Check out California's website for more info.

Wednesday, March 23, 2011

Texas Says: Three-Factor Formula NOT ALLOWED!

Texas issues letter ruling (201007003L) to specifically address and disallow the use of the Multistate Tax Compact three-factor apportionment formula.

According to the letter, for Texas Franchise Tax purposes, only the single-factor apportionment formula based on gross receipts is allowed. 

Taxpayers and accounting firms were attempting to take the position that the provision in Texas Tax Code Chapter 141, related to the Multistate Tax Compact (MTC), allowed taxpayers to elect to use the MTC's three-factor apportionment formula.

If you or your client has used the three-factor formula (property, payroll and sales) in a previously filed return, you may need assistance in resolving the matter.

Monday, March 21, 2011

Ohio's "Use Tax Education Program" in Effect! (Amnesty??)

The Ohio Department of Taxation (DOT) started its "Use Tax Education Program," or UTEP in 2011.  Very simply, the goal of the program is get businesses who are required to pay use tax to Ohio, to do so. 

According to Ohio's website, the Ohio DOT has a goal of contacting and working with an estimated 380,000 small and mid-sized businesses in Ohio with potential use tax liabilities.

UTEP Advantages

Taxpayers who are contacted and take advantage of the UTEP will obtain a "limited look-back period and no penalty."  Initially, businesses that should be registered for use tax but are not will be notified by UTEP that they should register. These businesses will be able to register and begin remitting use tax on future purchases.

UTEP will also allow a business to enter into an agreement to clear up past unpaid use tax liability. In general terms, through UTEP a business will agree to:

  • Register and remit use tax prospectively;
  • And pay use tax plus applicable interest on untaxed purchases for the last four years or less, depending on when the business started.

Note: By law, the business could owe use tax for up to 10 years.
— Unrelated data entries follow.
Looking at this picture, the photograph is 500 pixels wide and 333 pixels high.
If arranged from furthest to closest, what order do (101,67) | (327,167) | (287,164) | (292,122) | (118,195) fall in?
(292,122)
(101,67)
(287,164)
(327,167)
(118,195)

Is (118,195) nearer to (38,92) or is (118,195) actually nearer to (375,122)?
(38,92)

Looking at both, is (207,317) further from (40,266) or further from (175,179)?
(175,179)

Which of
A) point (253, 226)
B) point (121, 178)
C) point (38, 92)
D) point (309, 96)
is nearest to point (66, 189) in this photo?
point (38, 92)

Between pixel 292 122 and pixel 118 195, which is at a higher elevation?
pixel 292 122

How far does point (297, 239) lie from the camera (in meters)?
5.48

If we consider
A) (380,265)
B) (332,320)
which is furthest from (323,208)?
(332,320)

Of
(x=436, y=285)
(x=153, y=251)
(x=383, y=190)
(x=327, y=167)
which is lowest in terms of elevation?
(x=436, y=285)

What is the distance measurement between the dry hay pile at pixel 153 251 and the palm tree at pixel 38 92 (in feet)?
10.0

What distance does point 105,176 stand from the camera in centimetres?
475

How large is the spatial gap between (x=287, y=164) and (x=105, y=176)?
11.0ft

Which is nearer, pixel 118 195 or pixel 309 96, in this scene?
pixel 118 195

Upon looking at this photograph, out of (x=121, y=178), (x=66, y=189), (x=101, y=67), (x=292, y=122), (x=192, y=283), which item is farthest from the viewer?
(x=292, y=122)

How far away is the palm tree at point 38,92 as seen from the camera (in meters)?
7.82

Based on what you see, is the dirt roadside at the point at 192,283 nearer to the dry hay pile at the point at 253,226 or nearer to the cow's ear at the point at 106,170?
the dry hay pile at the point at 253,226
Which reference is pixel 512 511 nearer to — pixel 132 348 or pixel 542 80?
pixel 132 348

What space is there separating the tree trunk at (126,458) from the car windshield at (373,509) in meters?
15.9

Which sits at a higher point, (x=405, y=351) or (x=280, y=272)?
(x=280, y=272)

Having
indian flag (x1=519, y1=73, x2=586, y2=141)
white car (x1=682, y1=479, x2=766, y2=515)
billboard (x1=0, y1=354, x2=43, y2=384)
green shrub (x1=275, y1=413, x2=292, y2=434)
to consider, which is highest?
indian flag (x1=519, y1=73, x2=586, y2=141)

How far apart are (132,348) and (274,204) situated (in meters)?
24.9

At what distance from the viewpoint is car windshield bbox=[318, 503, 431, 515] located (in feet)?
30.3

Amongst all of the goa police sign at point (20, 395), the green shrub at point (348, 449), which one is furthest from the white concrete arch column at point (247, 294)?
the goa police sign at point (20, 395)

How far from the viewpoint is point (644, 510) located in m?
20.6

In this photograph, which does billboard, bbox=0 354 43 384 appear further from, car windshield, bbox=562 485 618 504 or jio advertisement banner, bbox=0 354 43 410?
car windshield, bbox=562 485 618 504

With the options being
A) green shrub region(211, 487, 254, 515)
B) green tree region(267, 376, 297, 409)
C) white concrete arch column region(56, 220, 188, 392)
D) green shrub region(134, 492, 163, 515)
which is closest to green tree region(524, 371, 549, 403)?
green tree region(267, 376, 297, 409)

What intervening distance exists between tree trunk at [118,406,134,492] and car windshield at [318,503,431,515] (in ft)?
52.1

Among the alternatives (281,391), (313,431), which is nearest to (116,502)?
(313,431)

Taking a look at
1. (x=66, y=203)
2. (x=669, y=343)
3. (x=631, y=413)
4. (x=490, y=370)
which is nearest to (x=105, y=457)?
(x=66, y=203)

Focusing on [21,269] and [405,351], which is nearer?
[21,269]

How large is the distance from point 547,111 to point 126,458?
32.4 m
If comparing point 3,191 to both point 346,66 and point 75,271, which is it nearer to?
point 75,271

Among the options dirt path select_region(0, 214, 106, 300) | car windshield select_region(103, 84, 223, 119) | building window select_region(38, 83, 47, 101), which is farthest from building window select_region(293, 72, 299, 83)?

The Department’s general practice is to audit for the last seven years.  The Department agrees, in the absence of fraud, to waive the use tax liability for all years beyond the look back period; and the Department agrees not to apply the 15% penalty applicable for the unpaid use tax.

Voluntary Disclosure Agreement Program (VDA)

According to the Ohio DOT, the Department will accept a request for a voluntary disclosure agreement prior to the contact through UTEP. 

Under the regular Ohio VDA program, a taxpayer could limit the look-back period to only three years instead of four years under UTEP.

Once the Department has contacted a business through UTEP, the business will be required to conduct an agreement under the terms allowed by UTEP.

Friday, March 18, 2011

South Dakota Imposes Notification Requirements on Out of State Companies!

On March 11, 2011, the Governor of South Dakota followed in Colorado's and Oklahoma's footsteps by signing legislation (SB 146) imposing notice requirements for retailers that DO NOT HAVE NEXUS in South Dakota which are selling tangible personal property, services, or products transferred electronically for use in South Dakota.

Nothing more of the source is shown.